__Source passage__
>>>>>
Or do you expect the change on our side to already be breaking so that all users have to migrate their indices, even if they stay on ES 7?
In general, I think we will end up with a release date for 1.0.0 some time in January irrespective of this if we want to publish a release candidate first and then provide users some time to try it out and provide feedback. (And nobody argued against it, so I already went ahead and created a PR for the release candidate.)
[1]: https://www.elastic.co/support/eol
Von: janusgraph-dev@... <janusgraph-dev@...> Im Auftrag von Oleksandr Porunov
Gesendet: Dienstag, 29. November 2022 17:11
An: janusgraph-dev@...
Betreff: Re: [janusgraph-dev] [DISCUSS] 1.0.0 / 0.6.3 Releases
Hi,
Upgrade to ElasticSearch 8 will be a breaking change in regarding to Geoshape properties because we won't have Prefix Tree indexing strategy anymore. Users will need to do migration of any indexes containing Geoshape properties because Circle shape isn't compatible with the BDB indexing strategy (the only geoshape indexing strategy available in ES 8). See: https://github.com/JanusGraph/janusgraph/pull/3268
That PR is blocked until ElasticSearch 8.6.0 is released. I would prefer including such a breaking change into the 1.0.0 release.
In December there are usually many holidays and I suspect not many people will work during holidays. I think it would make sense to make `1.0.0` release early January, so that we have time to finish several other PRs and allow more people to test it because it will include quite a few breaking changes.
<<<<<
__Data for review__
>>>>>
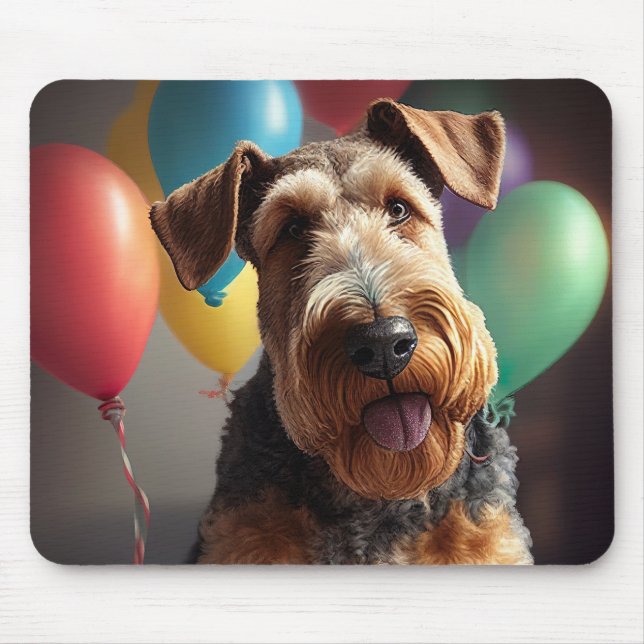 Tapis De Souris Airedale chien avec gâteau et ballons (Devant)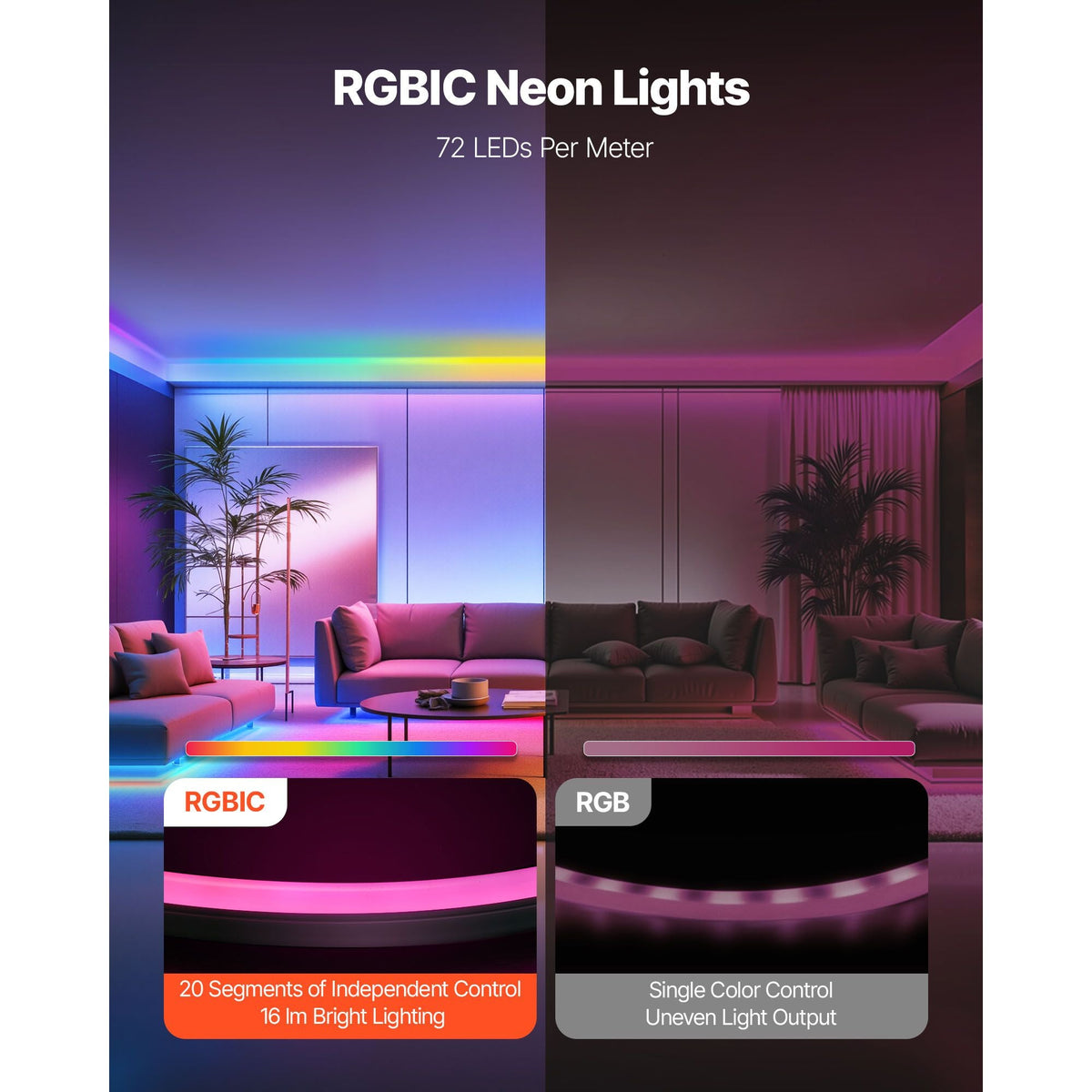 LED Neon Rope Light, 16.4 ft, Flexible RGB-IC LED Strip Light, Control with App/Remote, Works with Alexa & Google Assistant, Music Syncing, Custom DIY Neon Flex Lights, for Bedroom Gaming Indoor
<<<<<
>>>>>
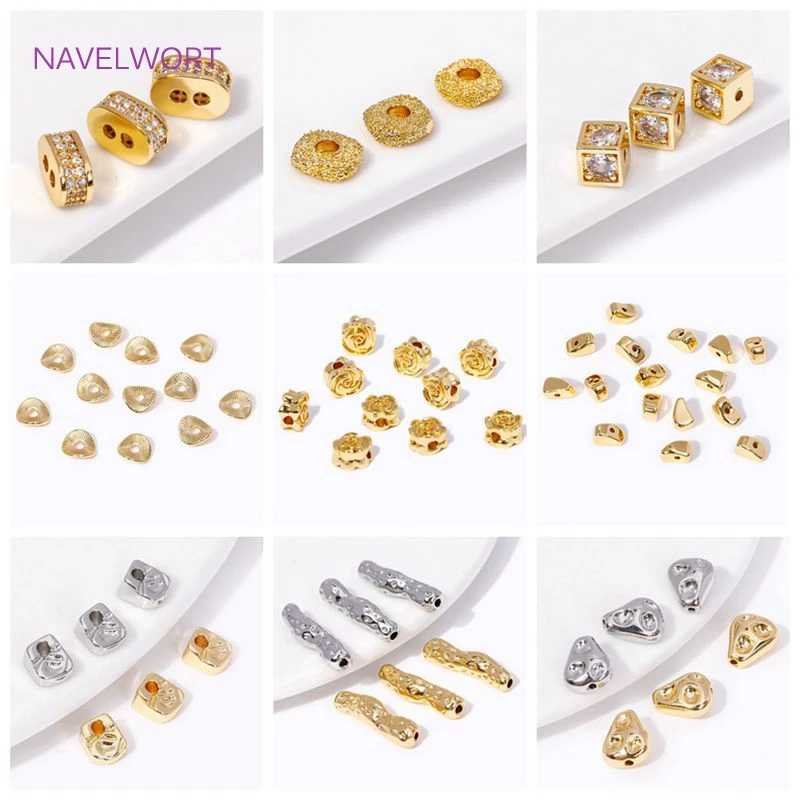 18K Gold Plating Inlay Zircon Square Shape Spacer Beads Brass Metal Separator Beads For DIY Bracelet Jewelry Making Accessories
<<<<<
>>>>>
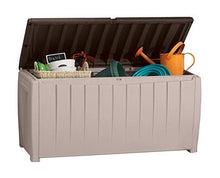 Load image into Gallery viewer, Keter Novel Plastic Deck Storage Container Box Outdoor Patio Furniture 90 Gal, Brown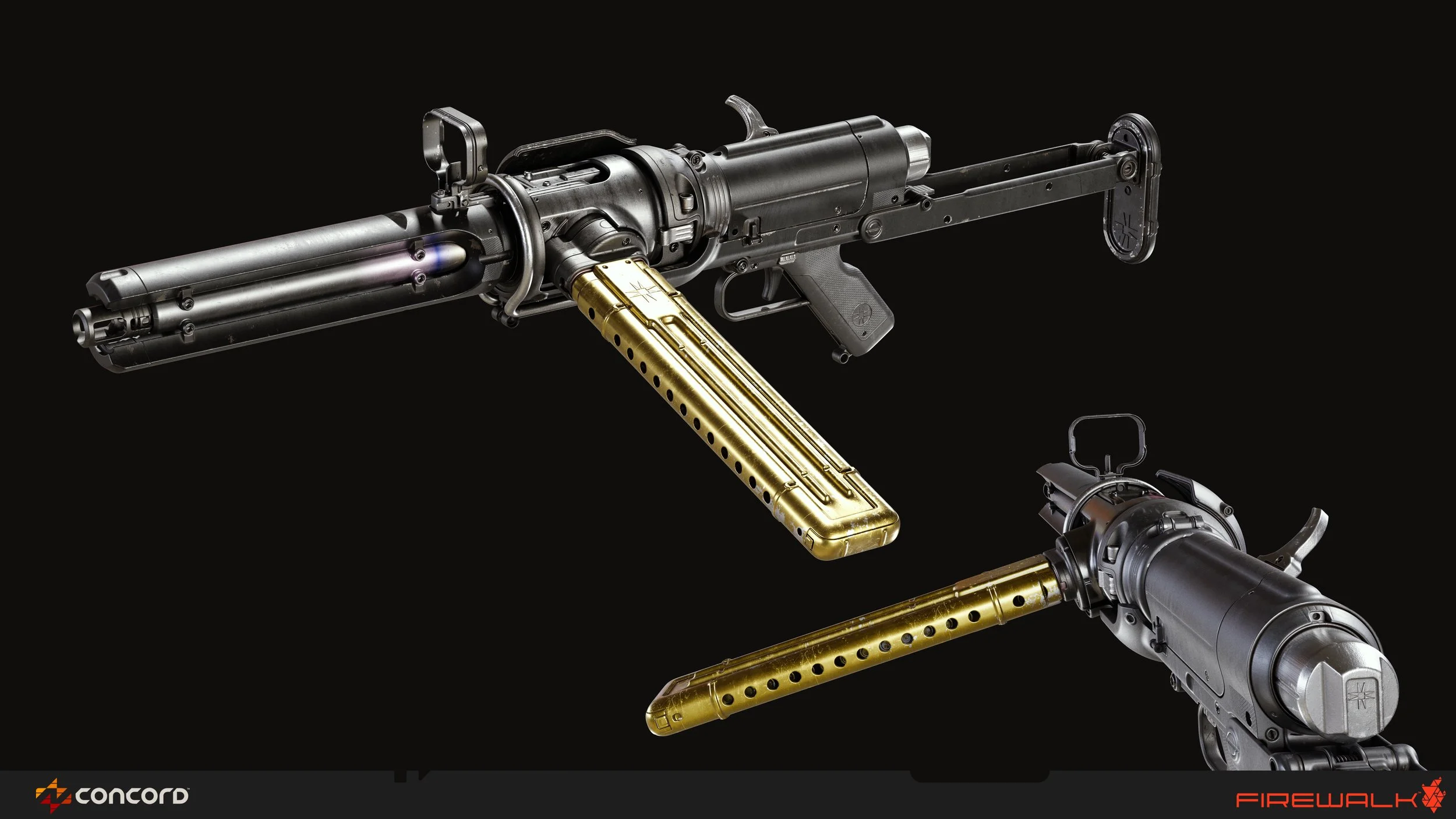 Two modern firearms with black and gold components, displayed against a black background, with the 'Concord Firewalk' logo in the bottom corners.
<<<<<
__Try it__
Please rename "ElasticSearch" to "Elasticsearch" wherever it occurs in the release discussion between "[1]: https://www.elastic.co/support/eol" and "the 1.0.0 release.", inclusive, and give that stretch again.

__Exercise response__
[1]: https://www.elastic.co/support/eol
Von: janusgraph-dev@... <janusgraph-dev@...> Im Auftrag von Oleksandr Porunov
Gesendet: Dienstag, 29. November 2022 17:11
An: janusgraph-dev@...
Betreff: Re: [janusgraph-dev] [DISCUSS] 1.0.0 / 0.6.3 Releases
Hi,
Upgrade to Elasticsearch 8 will be a breaking change in regarding to Geoshape properties because we won't have Prefix Tree indexing strategy anymore. Users will need to do migration of any indexes containing Geoshape properties because Circle shape isn't compatible with the BDB indexing strategy (the only geoshape indexing strategy available in ES 8). See: https://github.com/JanusGraph/janusgraph/pull/3268
That PR is blocked until Elasticsearch 8.6.0 is released. I would prefer including such a breaking change into the 1.0.0 release.